Thursday, December 14, 2006
HARVARD REJECTS "REASON AND FAITH"
Chronicle of Higher Education
Thursday, December 14, 2006
Harvard Drops Religion Requirement From Proposed New Curriculum
It looks as if Harvard University students won't have to take a religion course after all.
In October, a university committee called the Task Force on General Education released a proposal to overhaul Harvard's core curriculum. The most-talked-about change would require students to take a course in a category dubbed "Reason and Faith." At the time, Louis Menand, a co-chair of the committee, said the requirement would help students understand "rapid change and conflicts between reason and faith."
But in a letter about proposed curriculum changes that the committee sent to faculty members at Harvard this month, that category was dropped. The letter, which has not been made public, says the category is not needed because religion-related classes will be offered in other areas of the curriculum.
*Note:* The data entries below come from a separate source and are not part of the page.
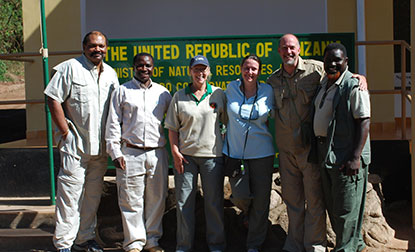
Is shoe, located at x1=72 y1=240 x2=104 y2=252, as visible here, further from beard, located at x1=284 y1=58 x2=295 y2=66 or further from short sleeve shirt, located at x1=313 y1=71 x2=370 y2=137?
beard, located at x1=284 y1=58 x2=295 y2=66

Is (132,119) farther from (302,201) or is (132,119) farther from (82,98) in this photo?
(302,201)

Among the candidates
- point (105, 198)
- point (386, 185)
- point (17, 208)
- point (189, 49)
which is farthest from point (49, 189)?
point (386, 185)

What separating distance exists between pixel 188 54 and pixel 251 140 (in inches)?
56.8

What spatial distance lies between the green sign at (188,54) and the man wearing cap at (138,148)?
0.75 meters

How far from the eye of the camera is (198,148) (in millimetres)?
4301

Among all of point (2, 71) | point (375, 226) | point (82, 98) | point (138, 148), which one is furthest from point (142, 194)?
point (2, 71)

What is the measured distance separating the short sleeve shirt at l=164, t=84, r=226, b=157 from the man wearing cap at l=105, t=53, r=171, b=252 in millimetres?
210

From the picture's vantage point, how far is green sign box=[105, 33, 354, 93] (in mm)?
5152

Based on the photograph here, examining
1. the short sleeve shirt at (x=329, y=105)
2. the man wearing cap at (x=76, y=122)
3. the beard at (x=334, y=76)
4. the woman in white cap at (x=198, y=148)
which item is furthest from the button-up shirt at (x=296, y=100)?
the man wearing cap at (x=76, y=122)

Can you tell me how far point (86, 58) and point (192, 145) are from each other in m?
1.30

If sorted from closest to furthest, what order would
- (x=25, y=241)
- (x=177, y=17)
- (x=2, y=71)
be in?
1. (x=25, y=241)
2. (x=177, y=17)
3. (x=2, y=71)

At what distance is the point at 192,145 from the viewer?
431cm

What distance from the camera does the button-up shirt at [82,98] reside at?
171 inches

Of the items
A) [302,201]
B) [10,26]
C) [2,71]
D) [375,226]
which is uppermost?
[10,26]
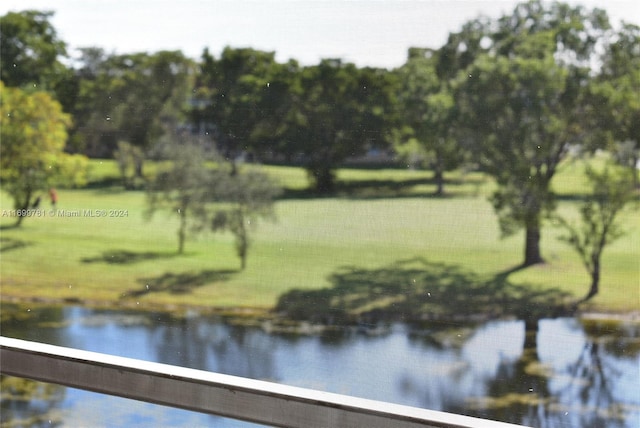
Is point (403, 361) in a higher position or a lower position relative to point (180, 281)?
lower

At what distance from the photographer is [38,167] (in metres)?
1.91

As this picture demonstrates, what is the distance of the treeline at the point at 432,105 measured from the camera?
1.28 metres

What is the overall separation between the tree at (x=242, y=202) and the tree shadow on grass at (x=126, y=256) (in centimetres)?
17

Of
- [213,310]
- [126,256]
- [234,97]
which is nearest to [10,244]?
[126,256]

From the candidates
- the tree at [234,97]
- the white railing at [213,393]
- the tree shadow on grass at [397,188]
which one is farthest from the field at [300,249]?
the white railing at [213,393]

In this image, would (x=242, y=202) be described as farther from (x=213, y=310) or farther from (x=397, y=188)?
(x=397, y=188)

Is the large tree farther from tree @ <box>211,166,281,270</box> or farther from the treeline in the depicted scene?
tree @ <box>211,166,281,270</box>

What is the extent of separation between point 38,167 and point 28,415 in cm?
68

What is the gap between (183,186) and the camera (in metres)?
1.67

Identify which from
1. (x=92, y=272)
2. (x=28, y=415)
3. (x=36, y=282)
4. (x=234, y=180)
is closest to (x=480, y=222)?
(x=234, y=180)

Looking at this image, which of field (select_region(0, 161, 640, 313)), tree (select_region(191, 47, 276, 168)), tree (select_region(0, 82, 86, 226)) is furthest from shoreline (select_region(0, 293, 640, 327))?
tree (select_region(191, 47, 276, 168))

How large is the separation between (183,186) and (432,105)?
63 cm

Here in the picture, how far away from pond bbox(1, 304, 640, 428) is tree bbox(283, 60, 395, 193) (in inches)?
14.5

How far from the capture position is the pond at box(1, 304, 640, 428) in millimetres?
1303
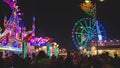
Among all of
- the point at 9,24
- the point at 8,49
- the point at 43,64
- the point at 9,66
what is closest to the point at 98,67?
the point at 43,64

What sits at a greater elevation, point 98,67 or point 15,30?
point 15,30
Views like those expressed in an essay by Steven Pinker, a Harvard professor who opposed the Reason and Faith requirement, may have played a role in derailing the requirement.
In his essay, published in The Harvard Crimson and adopted from comments he shared with the committee, Mr. Pinker, a professor of psychology, wrote that the requirement gave religion "far too much prominence."
In an e-mail message on Wednesday, Mr. Pinker called dropping Reason and Faith "an excellent change."
The committee has suggested that a new category, called "What It Means to Be a Human Being," replace Reason and Faith.
Neither Mr. Menand nor his co-chair, Alison Simmons, a professor of philosophy, could be reached for comment on Wednesday.
Final recommendations from the committee are expected to be released in January.